* [Given text]:
Hello,
Thank you very much for help.
I can't make req_ssl_sni work and don't know how to troubleshoot it without
digging into source code.
Here is my config:
...
listen https
mode tcp
bind :443
tcp-request inspect-delay 5s
use-server decipher if { req_ssl_sni example.com }
server decipher 127.0.0.1:4443 weight 0
server forward 127.0.0.1:5443
frontend decipher
mode http
bind :4443 ssl crt cert.pem
...
I say
openssl s_client -connect 127.0.0.1:443 -servername example.com -debug
And nc -l :5443 shows that connection is forwarded, not deciphered.
Is there anything I missed?
On Oct 29, 2012, at 12:42 , Willy Tarreau <[email protected]> wrote:
> Hello,
>
> On Mon, Oct 29, 2012 at 11:48:50AM +0400, Samat Galimov wrote:
>> Hello!
>> I want to decipher SSL traffic for some of the apps and do not for the
>> others (apps are distinguished by hostname but they all have same IP and
>> port).
>> Is there any way achieve this?

* [Records provided]:
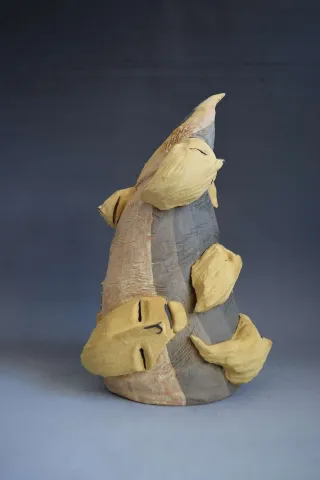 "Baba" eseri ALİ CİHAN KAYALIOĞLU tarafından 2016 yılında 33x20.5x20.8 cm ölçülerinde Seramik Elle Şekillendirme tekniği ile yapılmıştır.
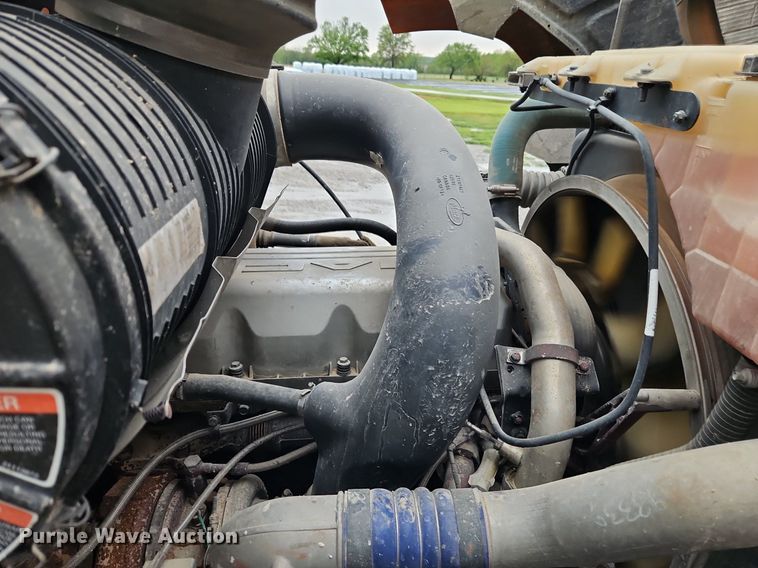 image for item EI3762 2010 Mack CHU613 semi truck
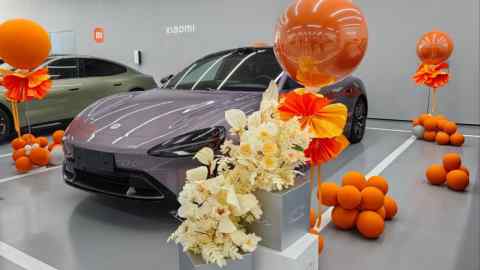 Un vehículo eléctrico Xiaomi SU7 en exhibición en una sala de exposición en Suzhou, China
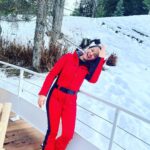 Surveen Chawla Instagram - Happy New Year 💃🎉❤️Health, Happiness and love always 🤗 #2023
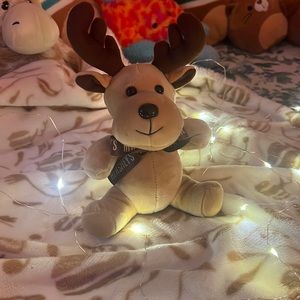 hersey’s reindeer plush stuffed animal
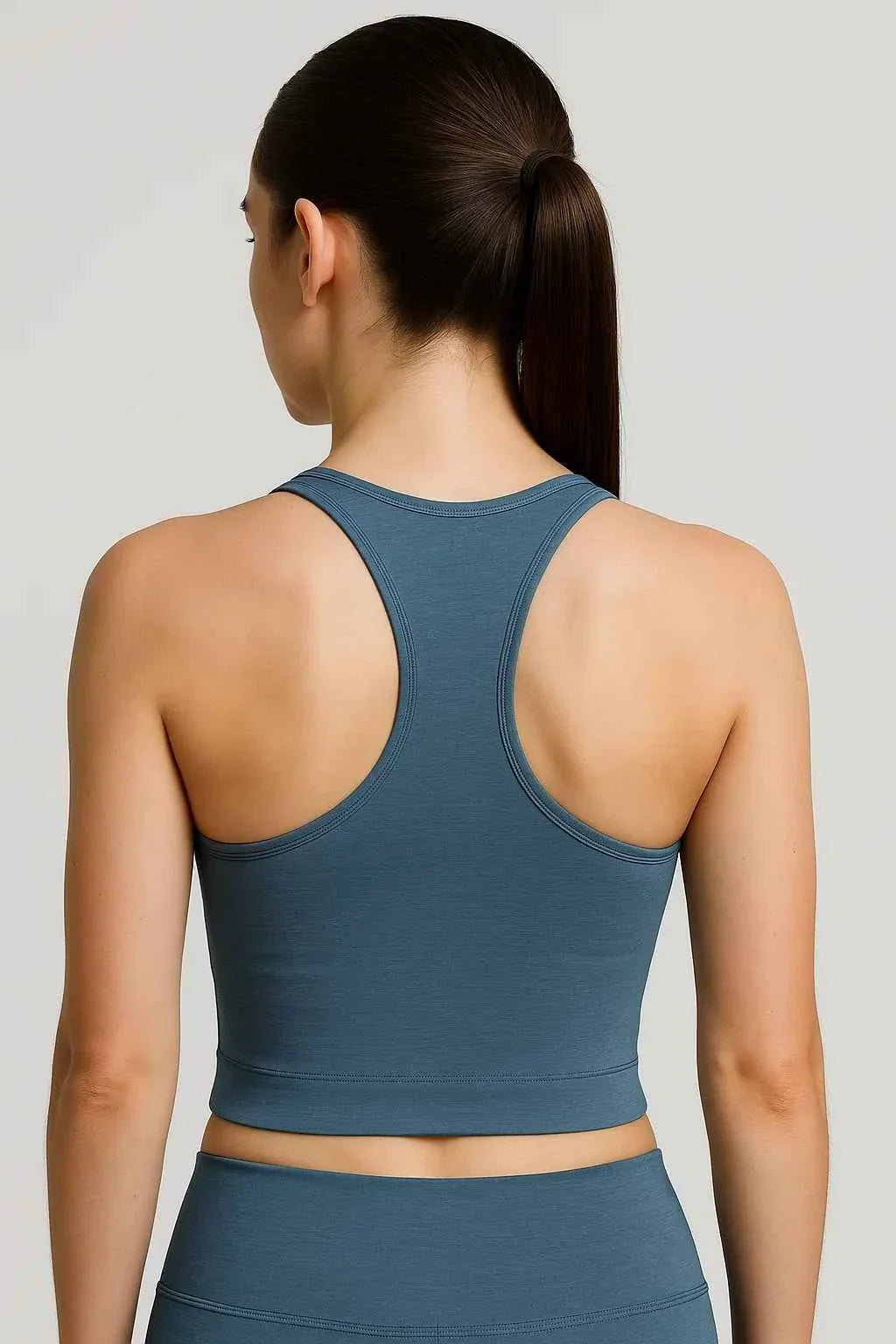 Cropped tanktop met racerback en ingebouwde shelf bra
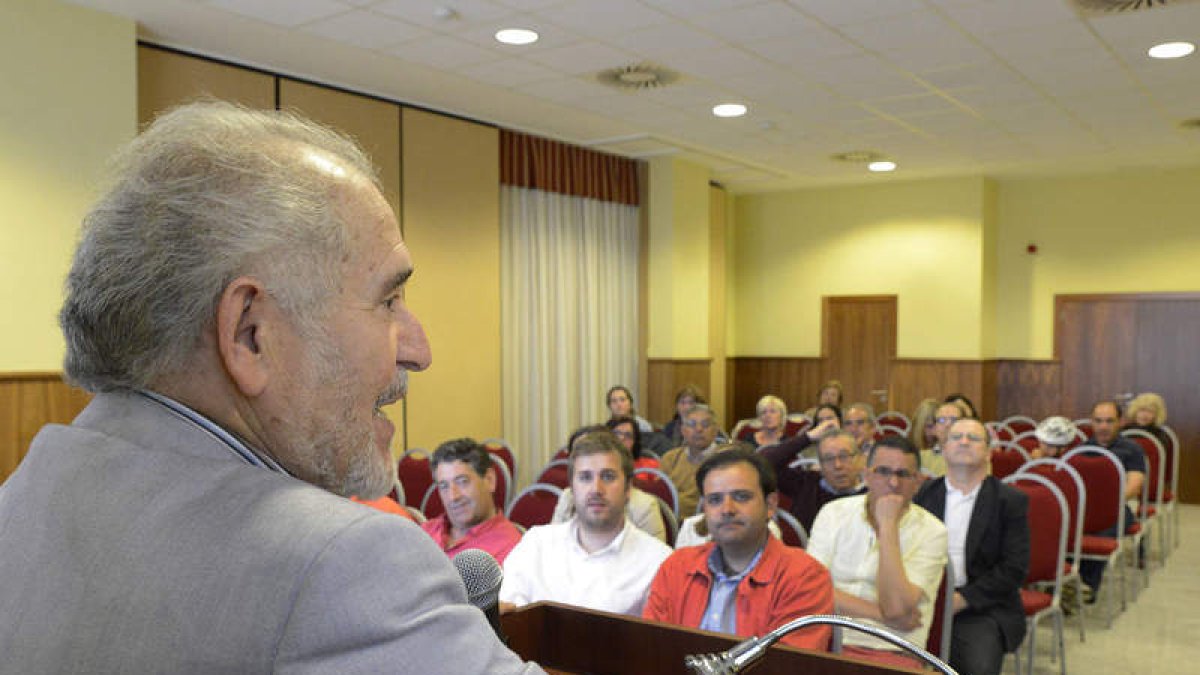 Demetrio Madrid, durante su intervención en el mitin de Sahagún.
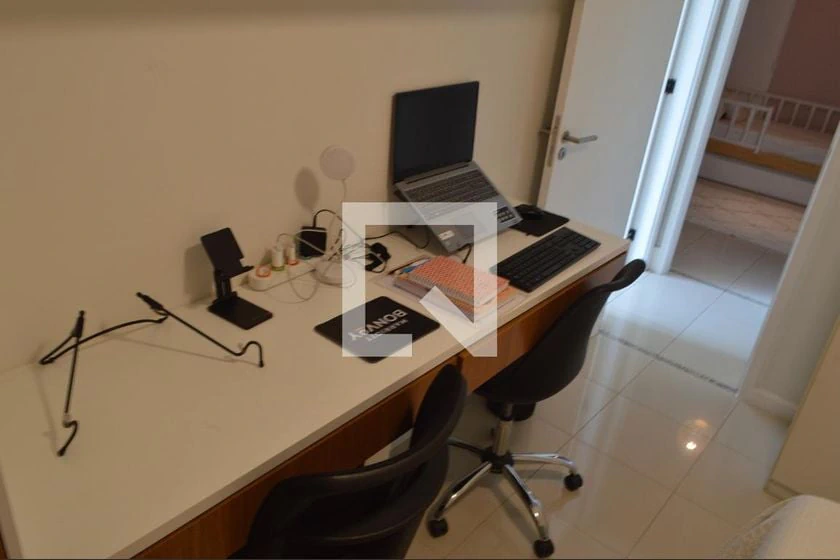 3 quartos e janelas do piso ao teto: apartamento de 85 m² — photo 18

* [Explore the material]:
1 - In the email, which port is the https listener bound to?
2 - Condense the paragraph of the email that begins "I want to decipher SSL traffic" into a single shorter sentence that keeps its main facts.
3 - Write out the part of the email between "Is there anything" and "way achieve this?", inclusive.
The listing is separate material, apart from the email.

* [Results]:
1 - Port 443.

2 - The writer wants to decipher SSL traffic for some apps but not others, where the apps share one IP and port and differ only by hostname.

3 -
Is there anything I missed?
On Oct 29, 2012, at 12:42 , Willy Tarreau <[email protected]> wrote:
> Hello,
>
> On Mon, Oct 29, 2012 at 11:48:50AM +0400, Samat Galimov wrote:
>> Hello!
>> I want to decipher SSL traffic for some of the apps and do not for the
>> others (apps are distinguished by hostname but they all have same IP and
>> port).
>> Is there any way achieve this?